America Astray: Police target journalists covering civil unrest

WASHINGTON — America wakes up this morning with cities still smoldering after a weekend of violent protest, in a country that feels increasingly like a warzone. 

And for reporters who were on the frontlines covering the unrest, the list of injuries reads like a dispatch from a combat field hospital.

A photographer in Minneapolis is blind in one eye after a police officer’s rubber bullet caught her as she worked. A television producer was thrown to the ground and pepper sprayed in the face by police after showing his press card. A journalist in Long Beach took a rubber bullet to the throat fired by a police officer aiming at him after he finished an interview with a protester. A correspondent was hit by a police projectile while on air in front of the White House. A veteran reporter was zip tied and detained without charges by the NYPD, held in a crowded jail cell with dozens of others without social distancing in the middle of a pandemic.

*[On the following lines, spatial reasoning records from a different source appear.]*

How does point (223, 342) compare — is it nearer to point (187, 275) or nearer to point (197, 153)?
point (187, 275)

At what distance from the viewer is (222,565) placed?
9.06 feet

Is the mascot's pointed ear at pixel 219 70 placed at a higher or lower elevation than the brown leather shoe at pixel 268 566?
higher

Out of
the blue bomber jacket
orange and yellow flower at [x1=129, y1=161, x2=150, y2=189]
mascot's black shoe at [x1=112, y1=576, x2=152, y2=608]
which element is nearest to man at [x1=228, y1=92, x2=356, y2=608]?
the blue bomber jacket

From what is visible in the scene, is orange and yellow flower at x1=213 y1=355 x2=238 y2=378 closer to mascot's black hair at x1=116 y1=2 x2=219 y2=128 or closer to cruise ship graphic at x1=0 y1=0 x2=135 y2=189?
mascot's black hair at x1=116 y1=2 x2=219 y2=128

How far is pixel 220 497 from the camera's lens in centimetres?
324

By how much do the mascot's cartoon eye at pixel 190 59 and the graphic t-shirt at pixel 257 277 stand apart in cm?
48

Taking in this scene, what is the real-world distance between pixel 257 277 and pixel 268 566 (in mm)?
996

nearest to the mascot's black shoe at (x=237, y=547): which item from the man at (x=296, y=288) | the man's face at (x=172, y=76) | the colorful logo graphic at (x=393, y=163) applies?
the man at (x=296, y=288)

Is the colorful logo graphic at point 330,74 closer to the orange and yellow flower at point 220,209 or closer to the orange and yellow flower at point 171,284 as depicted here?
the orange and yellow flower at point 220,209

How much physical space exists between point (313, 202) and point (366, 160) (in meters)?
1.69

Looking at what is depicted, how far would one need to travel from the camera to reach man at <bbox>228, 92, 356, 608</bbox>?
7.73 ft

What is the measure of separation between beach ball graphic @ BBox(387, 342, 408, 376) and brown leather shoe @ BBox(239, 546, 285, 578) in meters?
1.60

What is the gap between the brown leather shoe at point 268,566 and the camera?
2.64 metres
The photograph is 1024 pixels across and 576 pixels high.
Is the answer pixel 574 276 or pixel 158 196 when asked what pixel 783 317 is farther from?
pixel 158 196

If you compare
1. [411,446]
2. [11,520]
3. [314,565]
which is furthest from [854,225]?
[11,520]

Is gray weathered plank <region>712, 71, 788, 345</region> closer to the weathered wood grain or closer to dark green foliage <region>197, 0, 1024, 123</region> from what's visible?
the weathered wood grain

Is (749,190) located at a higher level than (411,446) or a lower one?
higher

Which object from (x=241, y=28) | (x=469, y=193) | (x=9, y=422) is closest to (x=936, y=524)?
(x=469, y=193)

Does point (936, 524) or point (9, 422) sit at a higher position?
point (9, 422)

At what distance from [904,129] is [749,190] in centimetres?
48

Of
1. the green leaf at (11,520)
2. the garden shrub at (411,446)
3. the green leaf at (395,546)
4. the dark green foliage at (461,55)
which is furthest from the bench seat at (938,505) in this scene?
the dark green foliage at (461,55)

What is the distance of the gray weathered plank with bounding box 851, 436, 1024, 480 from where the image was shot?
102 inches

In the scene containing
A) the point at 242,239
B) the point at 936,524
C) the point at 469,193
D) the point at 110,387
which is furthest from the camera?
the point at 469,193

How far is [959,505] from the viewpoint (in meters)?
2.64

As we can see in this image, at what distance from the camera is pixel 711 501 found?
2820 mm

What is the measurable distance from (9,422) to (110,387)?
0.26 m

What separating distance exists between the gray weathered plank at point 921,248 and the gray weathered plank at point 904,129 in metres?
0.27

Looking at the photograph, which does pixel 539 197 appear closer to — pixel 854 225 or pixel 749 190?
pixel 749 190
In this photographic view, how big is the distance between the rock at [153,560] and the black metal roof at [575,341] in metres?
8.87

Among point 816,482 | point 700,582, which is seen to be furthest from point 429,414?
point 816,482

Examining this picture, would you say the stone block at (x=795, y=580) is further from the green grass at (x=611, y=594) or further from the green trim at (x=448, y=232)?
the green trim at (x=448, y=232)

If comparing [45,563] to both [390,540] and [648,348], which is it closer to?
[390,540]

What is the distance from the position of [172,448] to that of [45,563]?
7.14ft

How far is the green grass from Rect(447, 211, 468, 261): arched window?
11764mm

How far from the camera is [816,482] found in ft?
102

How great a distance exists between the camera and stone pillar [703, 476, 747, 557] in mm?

The list goes on as journalists across the country put their safety on the line to document the historic civil unrest in response to the Minneapolis police killing of George Floyd, an African American man who died with an officer’s knee in his neck.

Protest at the third precinct in Minneapolis, Minnesota, for the murder of George Floyd by four police officers. May 28, 2020. (Photo by Jenny Salita/Flickr)

Officials in 26 states and Washington, D.C. mobilized the National Guard to support police response this weekend, and too often journalists became targets of what Reporters Without Borders called “unprecedented” official and protester violence. The U.S. Press Freedom Tracker, led by the Freedom of the Press Foundation and the Committee to Protect Journalists, said Monday that while it has documented 100-150 press freedom violations in the US annually over the last 3 years, it is “currently investigating *over 100* FROM JUST THE LAST 3 DAYS.”

Journalists sustained this violence at an economically precarious time for their profession and following years of President Donald Trump’s near-daily attacks on the press. Press freedom experts and scholars on authoritarian politics say that leaders’ language of violence begetting actual violence is a standard part of “The Authoritarian’s Playbook,” as GroundTruth reported last year.

“President Trump’s demonization of the media for years has now come to fruition, with both the police and protesters targeting clearly identified journalists with violence and arrests,” said Christophe Deloire, secretary general of Reporters Without Borders. “It has long been obvious that this demonization would lead to physical violence … RSF calls on all United States authorities to ensure the full protection of journalists and honor the country’s founding principles in respecting press freedom.” 

Bruce D. Brown, executive director of Reporters Committee for Freedom of the Press, added, “The numerous, targeted attacks that journalists reporting across the country have faced from law enforcement over the last two nights are both reprehensible and clear violations of the First Amendment. These attacks not only endanger our free press, but also threaten our democracy and the essential role that journalists play in safeguarding constitutional rights.” 

And while members of the public may debate the value of journalists’ work, in a compound crisis like this one, there is no doubt Americans are benefiting from it.

As Dallas Morning News reporter Dom DiFurio tweeted, “I hope it isn’t completely lost on the public that they get to witness these events from a safe distance because of a press whose members have taken sizable pay cuts and had workloads increased due to layoffs over the last two months and who are being tear gassed and shot at too.”

While journalists have long enjoyed an honored role in the U.S., one protected by the Constitution, these protections are quickly disappearing. And as reporters across the country found this weekend, a PRESS badge seems to now invite violence not shield reporters against it. But reporters will not stop serving the public by reporting on the frontlines to get the news.

Screenshot of tweet by Adolfo Guzman-Lopez, posted on May 31, 2020.

Adolfo Guzman-Lopez, the reporter for KPCC and LAist hit by a rubber bullet while on assignment, live tweeted the aftermath with gritted teeth and a bloody neck as he sat in his car before driving to the emergency room.

“I just got hit by a rubber bullet near the bottom of my throat. I had just interviewed a man with my phone at 3rd and Pine and a police officer aimed and shot me in the throat, I saw the bullet bounce onto the street,” Guzman-Lopez wrote.  

“OK, that’s one way to stop me, for a while.”